6. But if. it is shown that an erroneous instruction of a character which might probably be prejudicial to appellant was given and was duly excepted to, the court will not indulge in conjecture as to whether the state of the evidence made the error harmless, but it will be presumed to have prejudiced appellant’s substantial rights unless the contrary is shown. Waters v. Indianapolis Traction, etc., Co., supra; Cleveland, etc., R. Co. v. Case (1910), 174 Ind. 369, 376, 91 N. E. 238; Neely v. Louisville, etc., Traction Co. (1913), 53 Ind. App. 659, 102 N. E. 455.

7. With the general verdict finding that the will “is invalid, null and void,” the jury returned answers to interrogatories finding that Jacob Pouless was of sound mind and possessed testamentary capacity, and that the will was duly signed and witnessed, but that he did not execute it in pursuance of his own wish and judgment, and it was not his free act and deed, and did not dispose of the property in accordance with his wish and desire. Two interrogatories and the answers thereto were as follows: “Q. 9. What connection if any, did the defendants, or either of them, have in any way, of inducing, suggesting, soliciting or procuring the will in question to be executed by Jacob *214Pouless? A. Previous association. Q. 11. What, at any time prior to the execution of the will in question, did the defendants or either of them, or any other person or persons, at their solicitation do, if anything, to induce, cause, procure or obtain, the making of said will in controversy by the said Jacob Pouless? A. The exercise of undue influence and persuasion.”

Ignoring the failure of these answers to state any facts at all, and accepting them as showing that the jury found that the will was procured by undue influence, they do not disclose upon what evidence that finding was based; nor is there anything in the answers to any of the interrogatories to show upon what evidence the conclusion reached by the jury that the alleged will did not dispose of decedent’s property as he desired and was the product of undue influence, was based, or that it was based on evidence other than his declarations of a purpose to dispose of such property in a different way.

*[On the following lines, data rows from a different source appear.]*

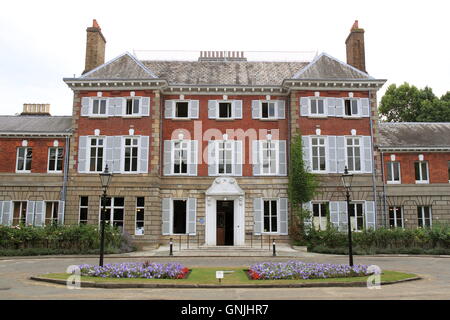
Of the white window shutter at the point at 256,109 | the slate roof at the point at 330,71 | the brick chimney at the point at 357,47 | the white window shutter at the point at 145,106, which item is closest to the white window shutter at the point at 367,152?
the slate roof at the point at 330,71

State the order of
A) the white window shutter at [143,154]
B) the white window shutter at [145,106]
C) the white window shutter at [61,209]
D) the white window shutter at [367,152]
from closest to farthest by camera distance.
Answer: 1. the white window shutter at [61,209]
2. the white window shutter at [143,154]
3. the white window shutter at [145,106]
4. the white window shutter at [367,152]

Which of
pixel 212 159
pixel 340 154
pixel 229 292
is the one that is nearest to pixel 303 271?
pixel 229 292

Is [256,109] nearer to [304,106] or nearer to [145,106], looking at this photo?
[304,106]

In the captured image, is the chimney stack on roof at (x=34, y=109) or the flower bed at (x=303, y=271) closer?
the flower bed at (x=303, y=271)

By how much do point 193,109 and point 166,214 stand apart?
6939mm

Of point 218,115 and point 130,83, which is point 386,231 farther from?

8. The instruction questioned by appellant’s assignment of errors and brief reads as follows: ■ “8. The court instructs you that as bearing upon the question of undue influence, if you find from the evidence that at a time or times previous to the alleged execution of the will in question, when in good health and of unquestioned soundness of mind, the testator declared that he intended to divide his property share and share alike, between all of his children, and that the disposition of his property, as in the alleged will provided, is not in harmony with such previous declarations, you should consider this fact, if proven, in determining whether or not any undue influence was used upon the testator in procuring the alleged will to be executed as it is.” This instruction could not be correct under any evidence to which it would be applicable, admissible under the issues. Robbins, Ext., v. Fugit (1920), 189 Ind. 165, 126 N. E. 321; Ditton v. Hart *215(1911), 175 Ind. 181, 189, 93 N. E. 961; Westfall v. Wait (1905), 165 Ind. 353, 360, 73 N. E. 1089, 6 Ann. Cas. 788; Whiteman v. Whiteman (1899), 152 Ind. 263, 277, 53 N. E. 225.

So far as the record discloses, the evidence referred to in this instruction may have been the chief, or even the sole, basis for the conclusion reached by the jury that Jacob Pouless did not intend nor desire to dispose of his property in the manner provided by the alleged will, but was induced to execute such will by undue influence. Evidence of that kind is not competent to prove undue influence.

The judgment is reversed, with directions to sustain appellant’s motion for a new trial.